"""
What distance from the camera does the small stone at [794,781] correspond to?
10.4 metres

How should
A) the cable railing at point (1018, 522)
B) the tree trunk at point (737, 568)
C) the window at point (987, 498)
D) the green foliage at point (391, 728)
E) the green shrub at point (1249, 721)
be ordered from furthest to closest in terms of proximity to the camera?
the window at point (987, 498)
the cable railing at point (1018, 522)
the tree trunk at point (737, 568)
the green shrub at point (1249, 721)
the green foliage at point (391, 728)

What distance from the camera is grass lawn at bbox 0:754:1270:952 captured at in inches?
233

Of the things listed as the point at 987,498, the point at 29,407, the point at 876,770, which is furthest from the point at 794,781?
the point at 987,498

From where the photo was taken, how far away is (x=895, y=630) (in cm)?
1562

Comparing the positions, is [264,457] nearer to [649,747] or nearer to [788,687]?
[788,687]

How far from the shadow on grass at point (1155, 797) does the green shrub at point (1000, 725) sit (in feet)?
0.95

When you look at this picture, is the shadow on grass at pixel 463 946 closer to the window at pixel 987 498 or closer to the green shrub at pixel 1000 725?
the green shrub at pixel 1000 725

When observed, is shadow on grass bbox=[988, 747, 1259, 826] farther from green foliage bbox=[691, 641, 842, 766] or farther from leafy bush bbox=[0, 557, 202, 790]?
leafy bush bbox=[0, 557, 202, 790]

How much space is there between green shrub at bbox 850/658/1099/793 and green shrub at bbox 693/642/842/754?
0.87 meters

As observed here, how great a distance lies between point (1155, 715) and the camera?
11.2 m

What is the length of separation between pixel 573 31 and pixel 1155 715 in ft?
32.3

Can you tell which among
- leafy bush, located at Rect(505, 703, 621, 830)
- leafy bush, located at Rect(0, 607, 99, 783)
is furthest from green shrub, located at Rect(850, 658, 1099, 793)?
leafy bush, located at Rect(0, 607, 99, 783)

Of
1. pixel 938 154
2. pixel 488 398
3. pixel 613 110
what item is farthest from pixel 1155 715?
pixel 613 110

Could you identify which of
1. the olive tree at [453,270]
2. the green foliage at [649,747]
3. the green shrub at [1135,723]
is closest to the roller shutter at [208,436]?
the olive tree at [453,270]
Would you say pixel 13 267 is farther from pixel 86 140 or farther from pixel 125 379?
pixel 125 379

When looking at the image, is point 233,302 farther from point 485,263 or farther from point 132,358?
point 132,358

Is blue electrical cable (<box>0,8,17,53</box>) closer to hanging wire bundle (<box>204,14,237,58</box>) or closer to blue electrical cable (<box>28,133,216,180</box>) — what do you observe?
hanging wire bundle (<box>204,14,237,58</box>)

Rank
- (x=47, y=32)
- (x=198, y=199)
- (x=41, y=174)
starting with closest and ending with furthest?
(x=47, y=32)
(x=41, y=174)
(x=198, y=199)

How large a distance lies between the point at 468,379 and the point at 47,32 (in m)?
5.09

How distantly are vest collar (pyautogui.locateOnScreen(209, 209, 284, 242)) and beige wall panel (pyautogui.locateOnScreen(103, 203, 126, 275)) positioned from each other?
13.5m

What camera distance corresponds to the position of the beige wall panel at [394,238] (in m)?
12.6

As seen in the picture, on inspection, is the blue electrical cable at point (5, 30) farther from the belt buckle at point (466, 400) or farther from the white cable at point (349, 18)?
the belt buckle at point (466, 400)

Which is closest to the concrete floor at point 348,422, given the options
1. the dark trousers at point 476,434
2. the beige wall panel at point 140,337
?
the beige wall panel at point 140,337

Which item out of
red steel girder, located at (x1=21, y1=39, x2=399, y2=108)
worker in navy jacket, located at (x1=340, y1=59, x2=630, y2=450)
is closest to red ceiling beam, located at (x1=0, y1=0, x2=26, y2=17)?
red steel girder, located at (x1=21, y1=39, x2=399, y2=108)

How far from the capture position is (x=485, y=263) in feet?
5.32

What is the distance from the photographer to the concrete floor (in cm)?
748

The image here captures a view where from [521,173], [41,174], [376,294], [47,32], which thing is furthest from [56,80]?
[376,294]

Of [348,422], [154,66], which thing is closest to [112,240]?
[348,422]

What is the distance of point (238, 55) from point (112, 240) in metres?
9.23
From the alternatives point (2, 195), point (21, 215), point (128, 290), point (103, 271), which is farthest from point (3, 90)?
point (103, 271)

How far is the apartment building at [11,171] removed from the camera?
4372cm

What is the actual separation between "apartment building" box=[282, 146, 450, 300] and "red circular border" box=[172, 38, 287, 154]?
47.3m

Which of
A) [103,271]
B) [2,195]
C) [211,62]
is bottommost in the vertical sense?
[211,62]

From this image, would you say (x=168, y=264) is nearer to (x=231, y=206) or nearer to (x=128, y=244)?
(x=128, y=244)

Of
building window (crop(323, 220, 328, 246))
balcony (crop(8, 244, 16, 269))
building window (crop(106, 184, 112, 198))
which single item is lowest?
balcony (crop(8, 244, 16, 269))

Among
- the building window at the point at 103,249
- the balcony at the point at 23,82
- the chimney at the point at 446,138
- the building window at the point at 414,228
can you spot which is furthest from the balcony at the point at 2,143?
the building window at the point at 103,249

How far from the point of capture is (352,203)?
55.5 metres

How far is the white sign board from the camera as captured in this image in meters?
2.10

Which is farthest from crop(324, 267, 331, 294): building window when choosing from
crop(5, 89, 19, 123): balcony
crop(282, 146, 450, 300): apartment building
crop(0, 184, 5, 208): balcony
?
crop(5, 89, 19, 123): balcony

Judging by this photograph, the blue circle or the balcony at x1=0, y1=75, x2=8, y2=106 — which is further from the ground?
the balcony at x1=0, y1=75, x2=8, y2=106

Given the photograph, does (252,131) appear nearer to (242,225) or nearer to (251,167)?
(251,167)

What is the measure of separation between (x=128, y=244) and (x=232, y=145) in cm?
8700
"""
Repeat the lines verbatim, beginning with the line that contains "How far from the point" and continuing through the last of the lines.

How far from the point of capture is (352,203)?
55.5 metres

How far is the white sign board from the camera as captured in this image in meters?
2.10

Which is farthest from crop(324, 267, 331, 294): building window when choosing from
crop(5, 89, 19, 123): balcony
crop(282, 146, 450, 300): apartment building
crop(0, 184, 5, 208): balcony
?
crop(5, 89, 19, 123): balcony

Judging by this photograph, the blue circle or the balcony at x1=0, y1=75, x2=8, y2=106 — which is further from the ground?
the balcony at x1=0, y1=75, x2=8, y2=106

Given the photograph, does (252,131) appear nearer to (242,225) or nearer to (251,167)?
(251,167)

What is the measure of separation between (x=128, y=244) and (x=232, y=145) in cm?
8700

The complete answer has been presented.